** Begin Data listing **

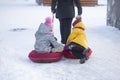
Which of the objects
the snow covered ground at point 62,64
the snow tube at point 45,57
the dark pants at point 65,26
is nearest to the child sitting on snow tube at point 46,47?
the snow tube at point 45,57

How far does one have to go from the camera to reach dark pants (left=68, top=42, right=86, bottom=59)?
6930 millimetres

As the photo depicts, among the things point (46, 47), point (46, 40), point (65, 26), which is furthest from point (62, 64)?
point (65, 26)

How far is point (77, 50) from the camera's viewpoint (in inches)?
274

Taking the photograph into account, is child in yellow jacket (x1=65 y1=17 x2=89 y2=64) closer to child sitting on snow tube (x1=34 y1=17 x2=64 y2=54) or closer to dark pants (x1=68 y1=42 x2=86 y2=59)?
dark pants (x1=68 y1=42 x2=86 y2=59)

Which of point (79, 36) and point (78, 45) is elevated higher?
point (79, 36)

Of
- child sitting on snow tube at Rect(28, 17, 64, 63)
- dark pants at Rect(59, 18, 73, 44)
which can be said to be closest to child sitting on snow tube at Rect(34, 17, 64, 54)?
child sitting on snow tube at Rect(28, 17, 64, 63)

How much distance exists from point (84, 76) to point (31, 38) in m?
4.27

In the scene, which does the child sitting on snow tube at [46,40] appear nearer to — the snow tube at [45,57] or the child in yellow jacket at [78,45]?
the snow tube at [45,57]

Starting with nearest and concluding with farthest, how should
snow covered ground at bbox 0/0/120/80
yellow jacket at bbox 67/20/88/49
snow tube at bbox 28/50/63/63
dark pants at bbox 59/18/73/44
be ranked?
snow covered ground at bbox 0/0/120/80
snow tube at bbox 28/50/63/63
yellow jacket at bbox 67/20/88/49
dark pants at bbox 59/18/73/44

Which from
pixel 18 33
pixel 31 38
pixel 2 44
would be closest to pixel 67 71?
pixel 2 44

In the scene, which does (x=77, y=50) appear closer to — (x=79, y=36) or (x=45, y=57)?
(x=79, y=36)

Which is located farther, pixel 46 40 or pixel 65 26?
pixel 65 26

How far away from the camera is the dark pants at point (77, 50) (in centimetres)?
693

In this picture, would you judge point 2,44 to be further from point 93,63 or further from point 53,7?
point 93,63
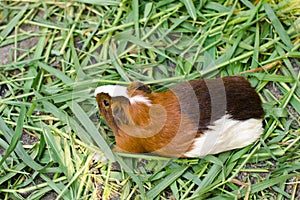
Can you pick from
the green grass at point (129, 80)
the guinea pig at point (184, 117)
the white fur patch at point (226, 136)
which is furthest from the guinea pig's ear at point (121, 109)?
the white fur patch at point (226, 136)

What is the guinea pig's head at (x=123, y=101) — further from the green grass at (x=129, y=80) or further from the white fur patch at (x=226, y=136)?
the white fur patch at (x=226, y=136)

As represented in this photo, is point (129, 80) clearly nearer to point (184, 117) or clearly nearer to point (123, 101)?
point (123, 101)

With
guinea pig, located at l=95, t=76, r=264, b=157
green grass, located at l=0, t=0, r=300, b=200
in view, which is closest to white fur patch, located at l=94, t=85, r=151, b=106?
guinea pig, located at l=95, t=76, r=264, b=157

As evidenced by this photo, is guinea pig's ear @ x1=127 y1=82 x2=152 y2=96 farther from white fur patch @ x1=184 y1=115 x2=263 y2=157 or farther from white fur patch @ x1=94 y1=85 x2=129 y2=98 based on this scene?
white fur patch @ x1=184 y1=115 x2=263 y2=157

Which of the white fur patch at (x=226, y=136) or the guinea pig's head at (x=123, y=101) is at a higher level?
the guinea pig's head at (x=123, y=101)

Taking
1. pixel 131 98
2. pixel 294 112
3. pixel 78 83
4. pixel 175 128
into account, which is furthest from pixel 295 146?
pixel 78 83

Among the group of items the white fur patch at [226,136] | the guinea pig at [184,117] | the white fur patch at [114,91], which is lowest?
the white fur patch at [226,136]

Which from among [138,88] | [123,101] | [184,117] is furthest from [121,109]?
[184,117]
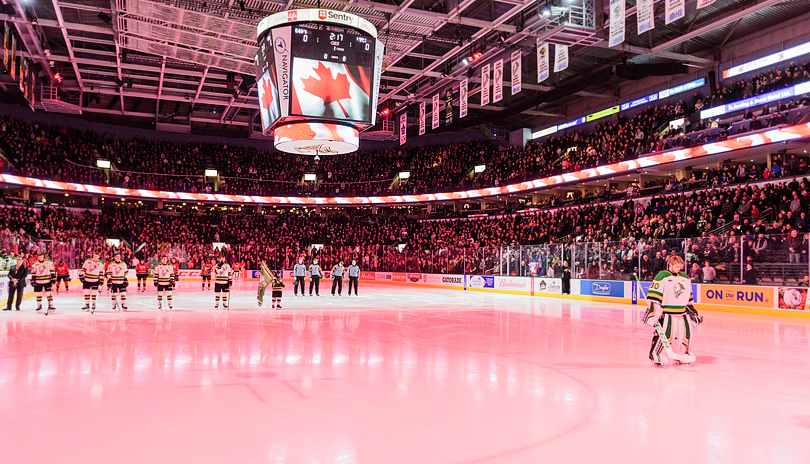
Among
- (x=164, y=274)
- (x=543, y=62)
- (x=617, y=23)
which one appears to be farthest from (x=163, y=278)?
(x=617, y=23)

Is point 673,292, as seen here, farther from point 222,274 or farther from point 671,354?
point 222,274

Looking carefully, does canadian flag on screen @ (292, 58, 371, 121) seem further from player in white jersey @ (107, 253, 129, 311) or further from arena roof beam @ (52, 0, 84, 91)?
arena roof beam @ (52, 0, 84, 91)

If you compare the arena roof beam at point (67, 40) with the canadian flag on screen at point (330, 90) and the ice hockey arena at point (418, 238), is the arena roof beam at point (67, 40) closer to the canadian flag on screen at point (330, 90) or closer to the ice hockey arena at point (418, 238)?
the ice hockey arena at point (418, 238)

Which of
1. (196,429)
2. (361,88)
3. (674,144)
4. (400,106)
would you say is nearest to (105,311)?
→ (361,88)

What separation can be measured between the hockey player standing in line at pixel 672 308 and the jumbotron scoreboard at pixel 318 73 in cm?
1054

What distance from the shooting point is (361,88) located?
17.5 meters

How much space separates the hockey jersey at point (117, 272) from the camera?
17.2 m

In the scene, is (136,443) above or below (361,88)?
below

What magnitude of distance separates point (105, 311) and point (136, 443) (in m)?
14.1

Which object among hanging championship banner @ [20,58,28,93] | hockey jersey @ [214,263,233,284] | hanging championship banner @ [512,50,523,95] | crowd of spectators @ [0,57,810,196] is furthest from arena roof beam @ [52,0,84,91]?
hanging championship banner @ [512,50,523,95]

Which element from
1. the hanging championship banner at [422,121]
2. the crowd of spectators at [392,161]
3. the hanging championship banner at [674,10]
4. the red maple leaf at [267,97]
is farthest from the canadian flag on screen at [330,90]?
the crowd of spectators at [392,161]

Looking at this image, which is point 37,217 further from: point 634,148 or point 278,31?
point 634,148

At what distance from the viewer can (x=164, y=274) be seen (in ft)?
60.0

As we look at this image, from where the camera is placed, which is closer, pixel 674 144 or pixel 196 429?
pixel 196 429
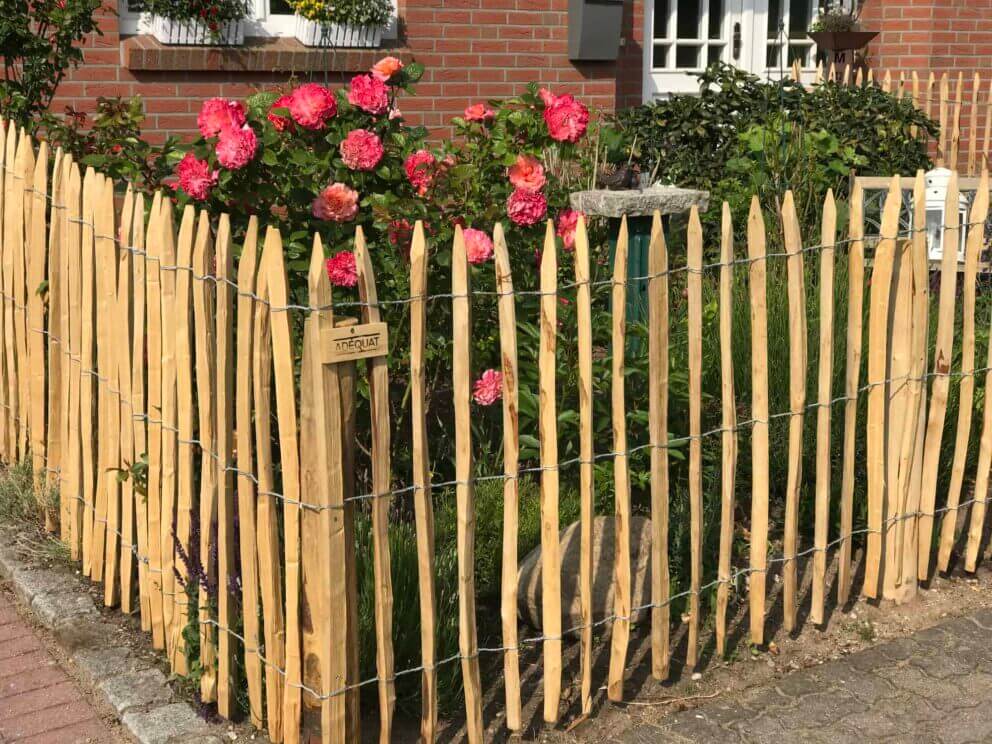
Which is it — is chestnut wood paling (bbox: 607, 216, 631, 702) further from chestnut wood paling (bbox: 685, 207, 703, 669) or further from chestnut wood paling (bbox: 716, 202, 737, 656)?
Result: chestnut wood paling (bbox: 716, 202, 737, 656)

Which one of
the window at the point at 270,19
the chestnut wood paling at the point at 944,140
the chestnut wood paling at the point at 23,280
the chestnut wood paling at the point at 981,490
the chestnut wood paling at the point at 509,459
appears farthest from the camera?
the chestnut wood paling at the point at 944,140

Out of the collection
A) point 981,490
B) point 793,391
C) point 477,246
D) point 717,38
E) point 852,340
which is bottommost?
point 981,490

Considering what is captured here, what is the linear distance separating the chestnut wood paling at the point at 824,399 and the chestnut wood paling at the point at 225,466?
5.32 ft

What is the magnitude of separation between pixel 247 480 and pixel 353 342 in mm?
497

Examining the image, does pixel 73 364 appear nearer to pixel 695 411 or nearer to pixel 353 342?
pixel 353 342

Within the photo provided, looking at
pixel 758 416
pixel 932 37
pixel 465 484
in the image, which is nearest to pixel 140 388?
pixel 465 484

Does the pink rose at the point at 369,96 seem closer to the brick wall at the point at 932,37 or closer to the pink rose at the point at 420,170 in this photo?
the pink rose at the point at 420,170

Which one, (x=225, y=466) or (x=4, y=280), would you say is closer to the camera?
(x=225, y=466)

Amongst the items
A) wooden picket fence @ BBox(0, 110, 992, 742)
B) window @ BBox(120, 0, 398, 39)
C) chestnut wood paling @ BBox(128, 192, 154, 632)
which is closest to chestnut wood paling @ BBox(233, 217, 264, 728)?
wooden picket fence @ BBox(0, 110, 992, 742)

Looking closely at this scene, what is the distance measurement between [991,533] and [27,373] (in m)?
3.41

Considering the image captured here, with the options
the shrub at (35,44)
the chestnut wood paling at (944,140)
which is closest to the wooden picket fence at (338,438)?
the shrub at (35,44)

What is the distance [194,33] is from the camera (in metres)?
7.73

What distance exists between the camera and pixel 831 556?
4363mm

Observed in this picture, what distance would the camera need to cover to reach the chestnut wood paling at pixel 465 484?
301 cm
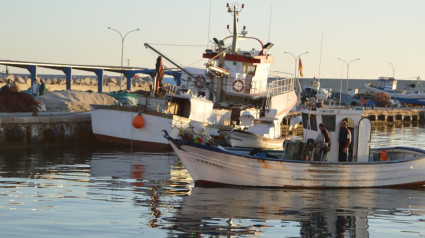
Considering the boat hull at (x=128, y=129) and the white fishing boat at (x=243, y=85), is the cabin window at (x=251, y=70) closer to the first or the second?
the white fishing boat at (x=243, y=85)

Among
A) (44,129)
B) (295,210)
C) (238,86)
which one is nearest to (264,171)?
(295,210)

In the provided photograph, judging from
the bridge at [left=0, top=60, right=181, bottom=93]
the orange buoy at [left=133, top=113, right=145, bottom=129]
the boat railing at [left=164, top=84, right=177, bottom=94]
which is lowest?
the orange buoy at [left=133, top=113, right=145, bottom=129]

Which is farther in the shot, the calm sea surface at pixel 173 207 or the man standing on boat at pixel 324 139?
the man standing on boat at pixel 324 139

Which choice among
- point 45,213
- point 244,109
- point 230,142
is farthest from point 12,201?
point 244,109

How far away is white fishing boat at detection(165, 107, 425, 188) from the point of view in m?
25.6

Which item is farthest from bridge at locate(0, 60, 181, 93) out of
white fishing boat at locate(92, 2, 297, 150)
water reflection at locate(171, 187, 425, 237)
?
water reflection at locate(171, 187, 425, 237)

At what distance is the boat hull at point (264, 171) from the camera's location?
2559 centimetres

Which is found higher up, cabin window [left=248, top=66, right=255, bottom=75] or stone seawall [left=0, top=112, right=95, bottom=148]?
cabin window [left=248, top=66, right=255, bottom=75]

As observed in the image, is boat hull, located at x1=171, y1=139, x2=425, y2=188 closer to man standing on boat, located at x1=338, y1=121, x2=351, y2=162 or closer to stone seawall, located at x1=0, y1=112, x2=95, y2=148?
man standing on boat, located at x1=338, y1=121, x2=351, y2=162

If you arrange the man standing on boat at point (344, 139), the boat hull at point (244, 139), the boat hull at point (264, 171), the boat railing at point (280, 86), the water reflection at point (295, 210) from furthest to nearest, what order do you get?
the boat railing at point (280, 86) → the boat hull at point (244, 139) → the man standing on boat at point (344, 139) → the boat hull at point (264, 171) → the water reflection at point (295, 210)

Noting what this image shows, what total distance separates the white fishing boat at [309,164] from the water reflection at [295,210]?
15.9 inches

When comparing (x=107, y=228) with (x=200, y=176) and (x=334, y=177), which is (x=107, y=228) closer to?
(x=200, y=176)

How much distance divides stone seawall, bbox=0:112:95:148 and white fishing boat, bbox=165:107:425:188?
1418 cm

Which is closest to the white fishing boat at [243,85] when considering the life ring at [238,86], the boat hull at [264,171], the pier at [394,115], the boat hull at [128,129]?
the life ring at [238,86]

** End Data listing **

▶ [Goal] Copy everything from the line containing "Which choice among" down to the end of the items, substituting "harbor wall" for "stone seawall" and leaving all else unchanged.

▶ [Result below]
Which choice among
- point 45,213
- point 244,109
- point 230,142
is farthest from point 12,201?
point 244,109

How far away is white fishing boat at detection(165, 107, 425, 188) from the point of view in m?
25.6

Which item is farthest from bridge at locate(0, 60, 181, 93) out of
white fishing boat at locate(92, 2, 297, 150)
water reflection at locate(171, 187, 425, 237)
?
water reflection at locate(171, 187, 425, 237)

At what distance is the boat hull at point (264, 171) from the camera's location?
2559 centimetres

Which is found higher up, cabin window [left=248, top=66, right=255, bottom=75] or harbor wall [left=0, top=112, right=95, bottom=148]?
cabin window [left=248, top=66, right=255, bottom=75]

As observed in the image, is boat hull, located at x1=171, y1=139, x2=425, y2=188 closer to man standing on boat, located at x1=338, y1=121, x2=351, y2=162 or closer to harbor wall, located at x1=0, y1=112, x2=95, y2=148?
man standing on boat, located at x1=338, y1=121, x2=351, y2=162

If you arrange the man standing on boat at point (344, 139), the boat hull at point (244, 139), the boat hull at point (264, 171), the boat railing at point (280, 86), the water reflection at point (295, 210) from furthest to nearest, what order do you get?
the boat railing at point (280, 86) → the boat hull at point (244, 139) → the man standing on boat at point (344, 139) → the boat hull at point (264, 171) → the water reflection at point (295, 210)

Noting what this image shows, what total distance separates the white fishing boat at [309,164] from the water reflection at [295,210]?
15.9 inches

When comparing (x=107, y=228) with (x=200, y=176) and (x=334, y=177), which is (x=107, y=228) closer to?
(x=200, y=176)

How much distance divides harbor wall, bbox=0:112:95:148 and white fishing boat, bbox=165:107:425:188?
1418 cm

Which is closest to the white fishing boat at [243,85] when considering the life ring at [238,86], the boat hull at [264,171], the pier at [394,115], the boat hull at [128,129]?
the life ring at [238,86]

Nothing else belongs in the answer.